Startups Revenue forecasting — Knowing when things have really changed

By Omri Goldberg, Data Scientist — Liquidity Capital

One of the key challanges in forecasting is in detecting when a real and significant shift has occurred within the business’s core KPIs. Separating the signals from noise becomes significantly harder when what one is looking for is most likely to be represented by a somewhat noisey process. Let’s take forecasting a startup’s future revenue, a key area of focus at Liquidity, it is crucial to understand if truly a shift has occurred or whether we are witnessing fluctuations around an existing trend. Knowing if the rate of revenue growth has truly accelerated or decelerated, if a new product strategy is working well, or if the market conditions are closing on an incumbent startup are critical factors for Liqudity’s risk assessment.

Commonly, manual processes performed by investment analysts entails the usual sniffing and combing through of various spreadsheets and slides, sometimes trying to gently force the data and trends to adopt a narrative. This where we might “see” a change in a metric that didn’t not really occur, or an omitted one if it is not communicated or accounted for. “Did things really start changing in April? Is the new pricing model kicking already?” Those are the questions and dilemmas we usually encounter.

The standard statistical tools out there do not outperform the judgment of an analyst by any means. They tend to smooth things out, creating a delayed response to change. These methods usually revolve around moving averages, sliding windows, and truncating past periods putting higher weights on recent periods.

There are more sophisticated approaches, based on linear regressions such as piecewise linear. These methods tend to be substantially more “alarmist” and overflow the user with false signals.
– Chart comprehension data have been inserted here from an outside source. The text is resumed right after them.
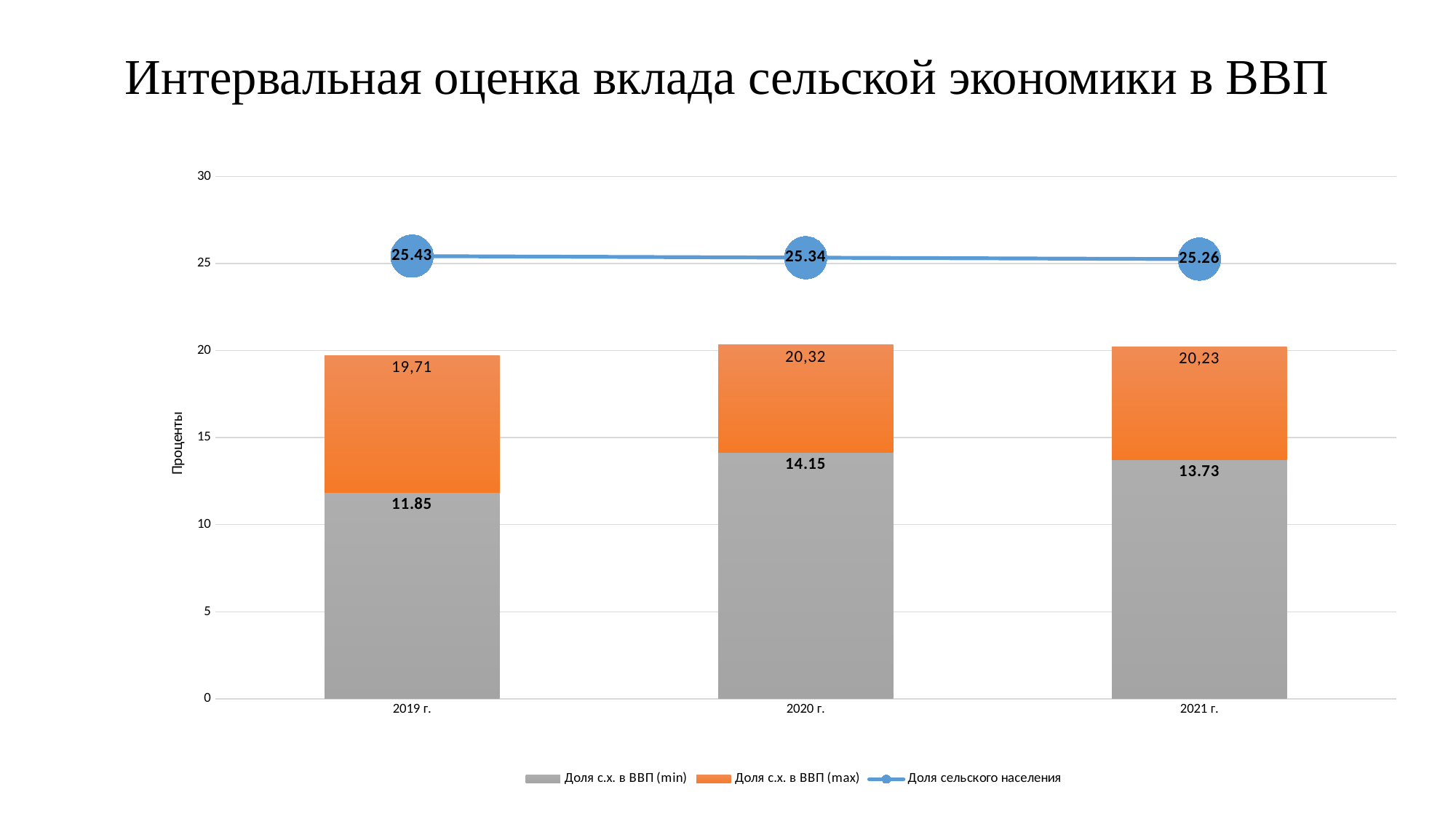
How many years are shown on the x axis? 3 What is the value labelled for Доля с.х. в ВВП (min) in 2019 г.? 11.85 What is the value of Доля сельского населения in 2021 г.? 25.26 Does Доля сельского населения rise or fall from 2019 г. to 2021 г.? fall In which year is Доля сельского населения highest? 2019 г. What is the difference between Доля с.х. в ВВП (min) in 2020 г. and in 2019 г.? 2.30 What is the value labelled for Доля с.х. в ВВП (max) in 2021 г.? 20,23 How many series does the legend list? 3 Which is larger: Доля с.х. в ВВП (min) in 2021 г. or in 2019 г.? 2021 г. In which year is Доля с.х. в ВВП (min) lowest? 2019 г. In which year is Доля с.х. в ВВП (min) highest? 2020 г. What is the value labelled for Доля с.х. в ВВП (max) in 2020 г.? 20,32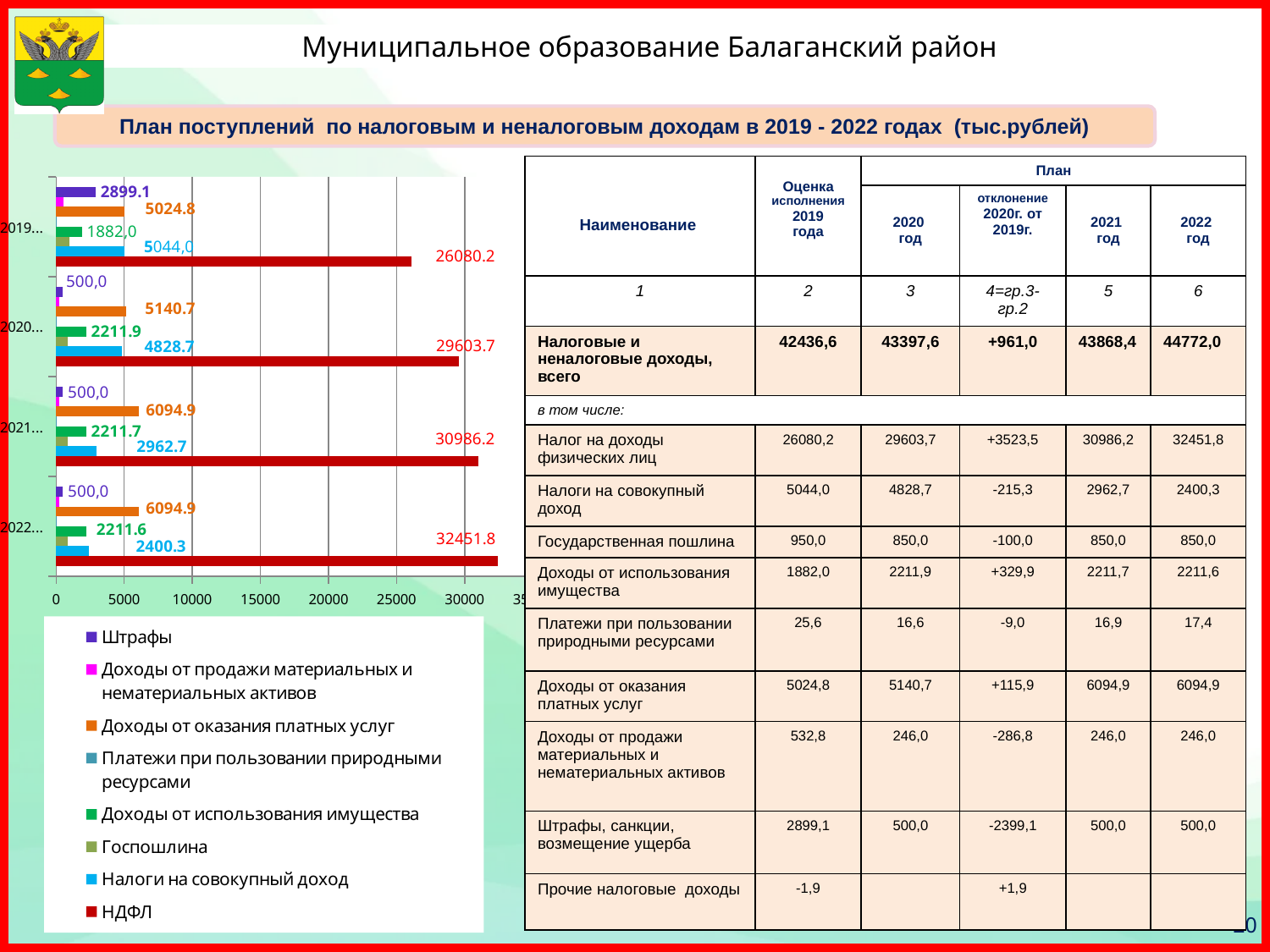
What is the value of Доходы от оказания платных услуг for 2021 on the chart? 6094.9 Which is larger on the chart: Налоги на совокупный доход for 2019 or for 2020? 2019 How many year categories are plotted on the chart? 4 In which year is the НДФЛ value highest on the chart? 2022 What kind of chart is shown on the slide? bar chart What is the value of Штрафы for 2019 on the chart? 2899.1 Does the НДФЛ value rise or fall from 2019 to 2022 on the chart? rise Which series is shown in dark red on the chart? НДФЛ How many series does the chart legend list? 8 What is the difference between the НДФЛ values for 2022 and 2021 on the chart? 1465.6 What is the value of Налоги на совокупный доход for 2022 on the chart? 2400.3 What is the value of НДФЛ for 2019 on the chart? 26080.2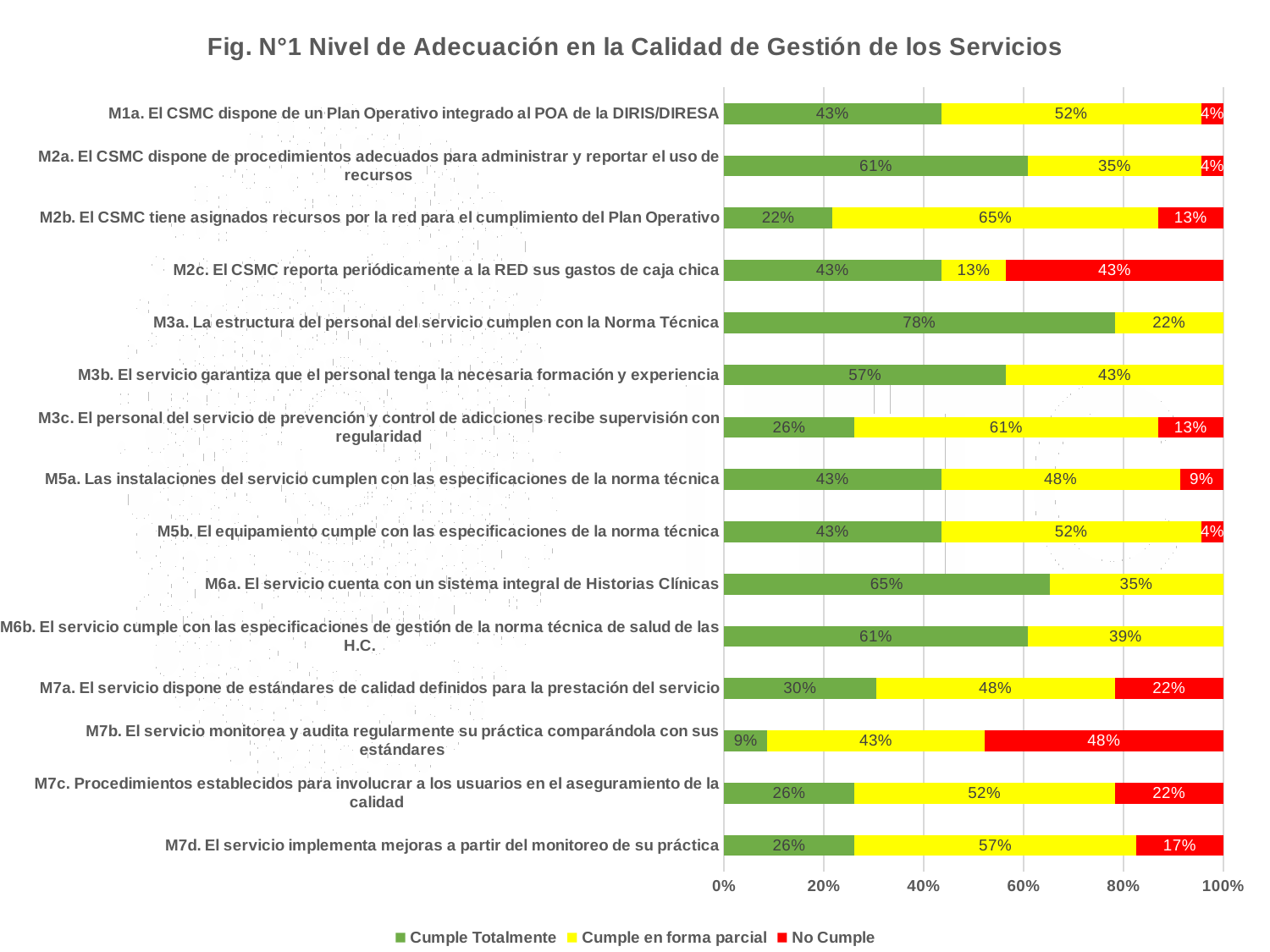
Which has the larger 'Cumple Totalmente' value, M2a or M2b? M2a Which indicator has the highest 'Cumple Totalmente' value? M3a. La estructura del personal del servicio cumplen con la Norma Técnica What is the difference between the 'Cumple Totalmente' values for M3a and M7b? 69 percentage points What is the 'Cumple en forma parcial' value for M2b. El CSMC tiene asignados recursos por la red para el cumplimiento del Plan Operativo? 65% How many categories (indicators) are plotted in the chart? 15 What kind of chart is shown on the slide? Stacked bar chart What is the title of the chart? Fig. N°1 Nivel de Adecuación en la Calidad de Gestión de los Servicios Which indicator has the highest 'No Cumple' value? M7b. El servicio monitorea y audita regularmente su práctica comparándola con sus estándares Which indicator has the lowest 'Cumple Totalmente' value? M7b. El servicio monitorea y audita regularmente su práctica comparándola con sus estándares How many series does the legend list? 3 What is the 'No Cumple' value for M7b. El servicio monitorea y audita regularmente su práctica comparándola con sus estándares? 48% What is the 'Cumple Totalmente' value for M3a. La estructura del personal del servicio cumplen con la Norma Técnica? 78%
Using these methodologies will mostly likely result in never ending discussions or pile on significant offline work.

In order to address this challenge, we developed a model in which we scan the actual data and find possible break points — significant pattern change. After finding the possible break point, the model tests those points and estimates the best scenario for the break point. This breakpoint is then undergoes a few stress tests to determine whether it is an actual breakpoint, based on statistical significance.

This iterative approach for identifying breakpoints is used as a feature in a comprehensive ML based model for assessing the risk associated with providing financial facilities. When our risk assessment model detects a significant change or anomaly, it determines that there is increased associated risk level with the startup.